Lockwood had helped Paul to his feet an
d now he helped him stand. He was exhausted. Lockwood was again conscious of having witnessed something remarkable and not having understood it. He was glad it was over. He would be happier still when Paul got back to being his usual snide, bad-tempered self instead of hanging on his arm like a man broken by torturers.
Shah sat cross-legged on the ground, her arms across her knees, unmoving. Her face was buried in her sleeves and she would not look at anyone.
Harry Jess was back on top of his black horse. He had already given his orders and his army was preparing to move off. Of the three of them Harry seemed to have come through their shared experience with the fewest scars. There was a new depth of knowledge in his eyes and new shadows under them which together added a kind of maturity to his sharp, petulant face. Even the scar-tissue conspired somehow to reinforce an impression of new understanding. “Paul,” he said softly, for the third time. “Look at me.”

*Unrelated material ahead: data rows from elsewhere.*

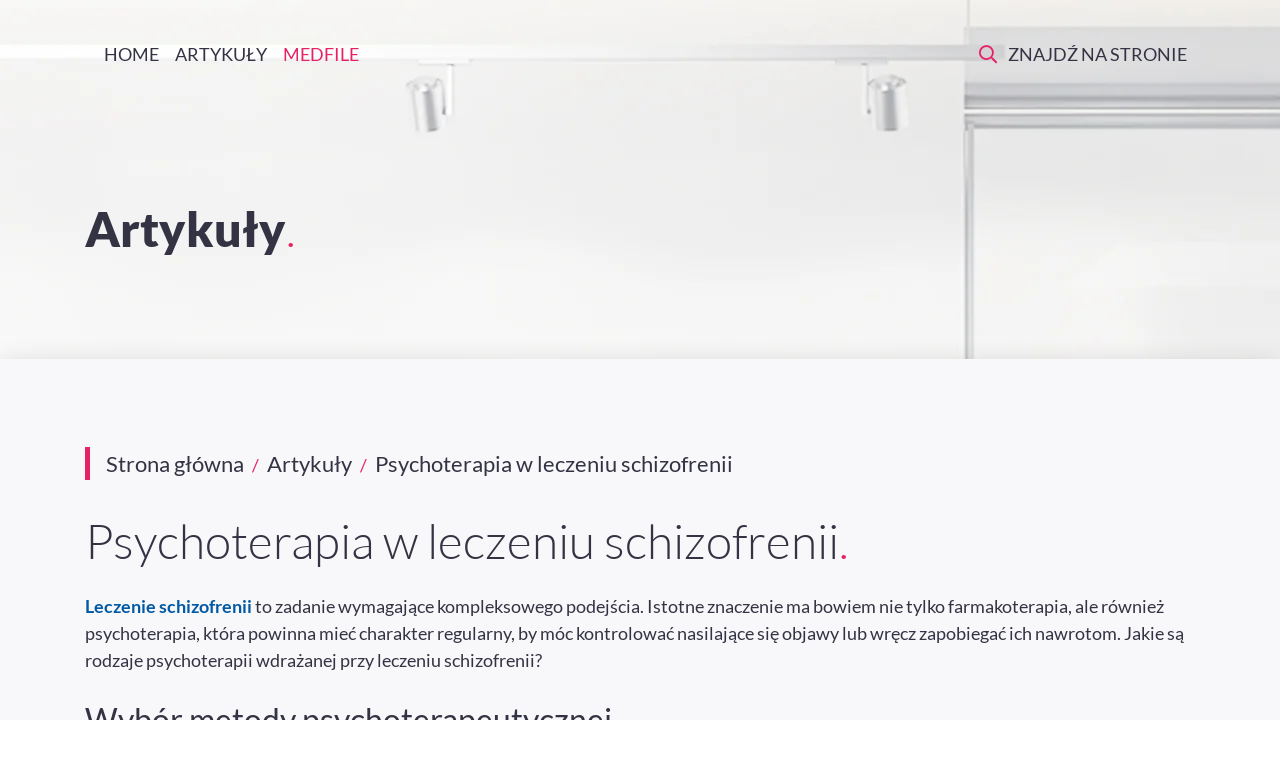

--- FILE ---
content_type: text/css
request_url: https://www.program-dla-gabinetu.pl/front/css/fa.css?t=1681888050
body_size: 852
content:
.fa,.fas,.far,.fal,.fad,.fab{-moz-osx-font-smoothing:grayscale;-webkit-font-smoothing:antialiased;display:inline-block;font-style:normal;font-variant:normal;text-rendering:auto;line-height:1}.fa-lg{font-size:1.33333em;line-height:.75em;vertical-align:-.0667em}.fa-xs{font-size:.75em}.fa-sm{font-size:.875em}.fa-1x{font-size:1em}.fa-2x{font-size:2em}.fa-3x{font-size:3em}.fa-4x{font-size:4em}.fa-5x{font-size:5em}.fa-6x{font-size:6em}.fa-7x{font-size:7em}.fa-8x{font-size:8em}.fa-9x{font-size:9em}.fa-10x{font-size:10em}.fa-fw{text-align:center;width:1.25em}.fa-spin{animation:fa-spin 2s infinite linear}.fa-pulse{animation:fa-spin 1s infinite steps(8)}@keyframes fa-spin{0%{transform:rotate(0)}100%{transform:rotate(360deg)}}.sr-only{border:0;clip:rect(0,0,0,0);height:1px;margin:-1px;overflow:hidden;padding:0;position:absolute;width:1px}.sr-only-focusable:active,.sr-only-focusable:focus{clip:auto;height:auto;margin:0;overflow:visible;position:static;width:auto}/*!
 * Font Awesome Pro 5.15.4 by @fontawesome - https://fontawesome.com
 * License - https://fontawesome.com/license (Commercial License)
 */@font-face{font-family:'Font Awesome 5 Pro';font-style:normal;font-weight:300;font-display:swap;src:url("/front/webfonts-2/fa-light-300.eot");src:url("/front/webfonts-2/fa-light-300.eot?#iefix") format("embedded-opentype"),url("/front/webfonts-2/fa-light-300.woff2") format("woff2"),url("/front/webfonts-2/fa-light-300.woff") format("woff"),url("/front/webfonts-2/fa-light-300.ttf") format("truetype"),url("/front/webfonts-2/fa-light-300.svg#fontawesome") format("svg")}.fal{font-family:'Font Awesome 5 Pro';font-weight:300}/*!
 * Font Awesome Pro 5.15.4 by @fontawesome - https://fontawesome.com
 * License - https://fontawesome.com/license (Commercial License)
 */@font-face{font-family:'Font Awesome 5 Pro';font-style:normal;font-weight:400;font-display:swap;src:url("/front/webfonts-2/fa-regular-400.eot");src:url("/front/webfonts-2/fa-regular-400.eot?#iefix") format("embedded-opentype"),url("/front/webfonts-2/fa-regular-400.woff2") format("woff2"),url("/front/webfonts-2/fa-regular-400.woff") format("woff"),url("/front/webfonts-2/fa-regular-400.ttf") format("truetype"),url("/front/webfonts-2/fa-regular-400.svg#fontawesome") format("svg")}.far{font-family:'Font Awesome 5 Pro';font-weight:400}.fa-bars:before{content:"\f0c9"}.fa-headset:before{content:"\f590"}.fa-browser:before{content:"\f37e"}.fa-angle-right:before{content:"\f105"}.fa-angle-down:before{content:"\f107"}.fa-plus:before{content:"\f067"}.fa-mobile:before{content:"\f10b"}.fa-microscope:before{content:"\f610"}.fa-users:before{content:"\f0c0"}.fa-language:before{content:"\f1ab"}.fa-shield-check:before{content:"\f2f7"}.fa-file-prescription:before{content:"\f572"}.fa-coins:before{content:"\f51e"}.fa-diagnoses:before{content:"\f470"}.fa-desktop:before{content:"\f108"}.fa-file-invoice:before{content:"\f570"}.fa-file-import:before{content:"\f56f"}.fa-user-tie:before{content:"\f508"}.fa-user-md:before{content:"\f0f0"}.fa-search:before{content:"\f002"}.fa-times:before{content:"\f00d"}

--- FILE ---
content_type: text/css
request_url: https://www.program-dla-gabinetu.pl/front/fontello/css/fontello.css?t=1599656280
body_size: 396
content:
@font-face{font-display:swap;font-family:'fontello';src:url('../font/fontello.eot?81616123');src:url('../font/fontello.eot?81616123#iefix') format('embedded-opentype'),url('../font/fontello.woff2?81616123') format('woff2'),url('../font/fontello.woff?81616123') format('woff'),url('../font/fontello.ttf?81616123') format('truetype'),url('../font/fontello.svg?81616123#fontello') format('svg');font-weight:normal;font-style:normal}[class^="icon-"]:before,[class*=" icon-"]:before{font-family:"fontello";font-style:normal;font-weight:normal;speak:never;display:inline-block;text-decoration:inherit;width:1em;margin-right:.2em;text-align:center;font-variant:normal;text-transform:none;line-height:1em;margin-left:.2em;-webkit-font-smoothing:antialiased;-moz-osx-font-smoothing:grayscale}.icon-cog:before{content:'\e800'}.icon-upload:before{content:'\e801'}.icon-ok-circled2:before{content:'\e802'}.icon-warning-empty:before{content:'\e803'}.icon-error-alt:before{content:'\e804'}.icon-cancel:before{content:'\e805'}.icon-download-alt:before{content:'\e806'}.icon-doc:before{content:'\e807'}.icon-left-open:before{content:'\e814'}.icon-right-open:before{content:'\e81c'}.icon-facebook:before{content:'\f09a'}.icon-gplus:before{content:'\f0d5'}.icon-linkedin:before{content:'\f0e1'}.icon-code:before{content:'\f121'}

With an effort Paul raised his head, marshalling scant resources so that he leaned against Lockwood instead of being held by him.
“These people I shall spare,” said Harry, “because of the horror I know will be visited on the Northlands else. But you I shall spare because I cannot think of any more monstrous or more apt retribution than to have you live on with memories like those.
“In the months ahead, or it may take years, I shall come to believe that you deceived me, that somehow even in the recesses of your own mind you managed to lie – or that perhaps you mesmerised me and I was never inside your head at all. It doesn’t matter that I know now that what I saw was real: my mind will construct an alternative reality in order to protect itself from your truth. She too” – he nodded at Shah, still camped with her back to him – “will sooner or later find some way of blotting out the pictures you fed her.